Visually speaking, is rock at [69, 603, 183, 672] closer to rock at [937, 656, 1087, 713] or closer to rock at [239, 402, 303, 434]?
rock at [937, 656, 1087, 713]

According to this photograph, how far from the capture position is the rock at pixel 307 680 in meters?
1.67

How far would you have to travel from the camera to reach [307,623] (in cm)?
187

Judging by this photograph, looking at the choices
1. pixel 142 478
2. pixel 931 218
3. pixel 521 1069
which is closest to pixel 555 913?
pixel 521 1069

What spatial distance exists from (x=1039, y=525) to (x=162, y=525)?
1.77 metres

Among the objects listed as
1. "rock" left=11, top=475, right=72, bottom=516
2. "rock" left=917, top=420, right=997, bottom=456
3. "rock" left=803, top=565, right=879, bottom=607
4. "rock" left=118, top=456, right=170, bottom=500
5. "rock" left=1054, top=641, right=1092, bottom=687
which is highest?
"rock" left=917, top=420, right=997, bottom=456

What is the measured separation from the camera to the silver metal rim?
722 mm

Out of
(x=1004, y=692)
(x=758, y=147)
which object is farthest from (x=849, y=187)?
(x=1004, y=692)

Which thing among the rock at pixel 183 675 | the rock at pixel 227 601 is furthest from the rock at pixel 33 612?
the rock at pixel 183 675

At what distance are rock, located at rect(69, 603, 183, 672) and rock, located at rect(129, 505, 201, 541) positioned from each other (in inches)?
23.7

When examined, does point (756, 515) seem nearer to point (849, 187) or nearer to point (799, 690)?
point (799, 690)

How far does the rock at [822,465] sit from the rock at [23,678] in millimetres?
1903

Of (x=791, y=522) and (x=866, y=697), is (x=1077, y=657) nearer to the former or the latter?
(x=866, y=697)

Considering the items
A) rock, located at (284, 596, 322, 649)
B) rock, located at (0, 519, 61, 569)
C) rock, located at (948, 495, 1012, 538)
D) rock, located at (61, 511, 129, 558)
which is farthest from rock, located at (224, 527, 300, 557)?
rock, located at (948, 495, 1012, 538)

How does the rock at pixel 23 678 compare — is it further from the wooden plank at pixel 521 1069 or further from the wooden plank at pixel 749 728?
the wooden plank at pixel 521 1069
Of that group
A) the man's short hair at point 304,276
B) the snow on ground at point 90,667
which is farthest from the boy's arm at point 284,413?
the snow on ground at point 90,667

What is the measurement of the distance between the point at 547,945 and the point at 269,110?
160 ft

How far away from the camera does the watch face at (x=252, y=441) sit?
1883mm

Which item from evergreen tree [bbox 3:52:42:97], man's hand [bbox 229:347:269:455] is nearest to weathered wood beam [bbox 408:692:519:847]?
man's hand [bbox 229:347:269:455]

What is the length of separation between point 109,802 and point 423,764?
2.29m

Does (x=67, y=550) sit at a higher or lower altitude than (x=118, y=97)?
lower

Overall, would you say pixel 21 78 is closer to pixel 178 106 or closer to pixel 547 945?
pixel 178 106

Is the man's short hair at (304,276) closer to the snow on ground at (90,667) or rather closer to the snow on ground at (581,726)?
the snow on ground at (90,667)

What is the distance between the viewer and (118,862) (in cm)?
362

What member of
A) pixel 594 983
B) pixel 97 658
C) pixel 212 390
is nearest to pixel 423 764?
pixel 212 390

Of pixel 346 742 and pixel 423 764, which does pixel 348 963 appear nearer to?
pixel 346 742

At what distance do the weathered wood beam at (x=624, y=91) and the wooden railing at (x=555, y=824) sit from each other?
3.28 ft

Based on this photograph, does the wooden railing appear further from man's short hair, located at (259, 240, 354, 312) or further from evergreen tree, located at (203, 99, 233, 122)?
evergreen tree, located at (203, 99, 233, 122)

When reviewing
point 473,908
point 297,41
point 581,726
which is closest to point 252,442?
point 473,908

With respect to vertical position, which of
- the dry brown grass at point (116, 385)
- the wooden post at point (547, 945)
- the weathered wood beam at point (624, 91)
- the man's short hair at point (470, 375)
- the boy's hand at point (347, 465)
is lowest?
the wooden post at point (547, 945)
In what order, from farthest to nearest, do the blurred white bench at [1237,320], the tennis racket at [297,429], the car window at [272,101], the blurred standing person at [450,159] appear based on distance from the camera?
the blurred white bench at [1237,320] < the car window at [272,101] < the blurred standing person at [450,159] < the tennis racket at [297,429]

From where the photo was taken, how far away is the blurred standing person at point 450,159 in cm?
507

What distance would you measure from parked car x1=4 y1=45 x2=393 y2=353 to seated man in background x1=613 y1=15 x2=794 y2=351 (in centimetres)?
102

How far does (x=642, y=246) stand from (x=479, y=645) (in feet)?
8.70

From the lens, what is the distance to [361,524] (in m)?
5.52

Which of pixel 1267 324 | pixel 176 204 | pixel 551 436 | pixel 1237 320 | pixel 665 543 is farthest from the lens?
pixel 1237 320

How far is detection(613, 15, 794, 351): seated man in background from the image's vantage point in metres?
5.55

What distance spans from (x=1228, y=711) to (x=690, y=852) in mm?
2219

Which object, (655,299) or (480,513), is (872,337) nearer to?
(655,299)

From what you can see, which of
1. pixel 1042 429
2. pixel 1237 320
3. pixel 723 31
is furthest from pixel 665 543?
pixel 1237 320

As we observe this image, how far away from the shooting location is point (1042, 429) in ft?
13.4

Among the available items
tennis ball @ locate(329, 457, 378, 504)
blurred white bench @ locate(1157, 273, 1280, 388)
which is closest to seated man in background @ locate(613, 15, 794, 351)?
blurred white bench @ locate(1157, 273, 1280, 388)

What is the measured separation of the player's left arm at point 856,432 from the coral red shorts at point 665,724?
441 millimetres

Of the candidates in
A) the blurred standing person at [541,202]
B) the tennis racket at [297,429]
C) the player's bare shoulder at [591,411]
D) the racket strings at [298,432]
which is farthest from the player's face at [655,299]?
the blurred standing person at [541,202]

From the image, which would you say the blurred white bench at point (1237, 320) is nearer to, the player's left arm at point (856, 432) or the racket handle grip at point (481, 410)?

> What the task requires:
Convert everything from the first line of the rows above down through the line containing "1.77 metres" into a Markdown table with the columns No. and Line text, one line per table row and blank lines left out.

> Exercise result:
| No. | Line text |
|---|---|
| 1 | Visually speaking, is rock at [69, 603, 183, 672] closer to rock at [937, 656, 1087, 713] or closer to rock at [239, 402, 303, 434]? |
| 2 | rock at [937, 656, 1087, 713] |
| 3 | According to this photograph, how far from the capture position is the rock at pixel 307 680 in meters? |
| 4 | 1.67 |
| 5 | How far would you have to travel from the camera to reach [307,623] (in cm)? |
| 6 | 187 |
| 7 | Judging by this photograph, looking at the choices |
| 8 | 1. pixel 142 478 |
| 9 | 2. pixel 931 218 |
| 10 | 3. pixel 521 1069 |
| 11 | which is closest to pixel 555 913? |
| 12 | pixel 521 1069 |
| 13 | What spatial distance exists from (x=1039, y=525) to (x=162, y=525)? |
| 14 | 1.77 metres |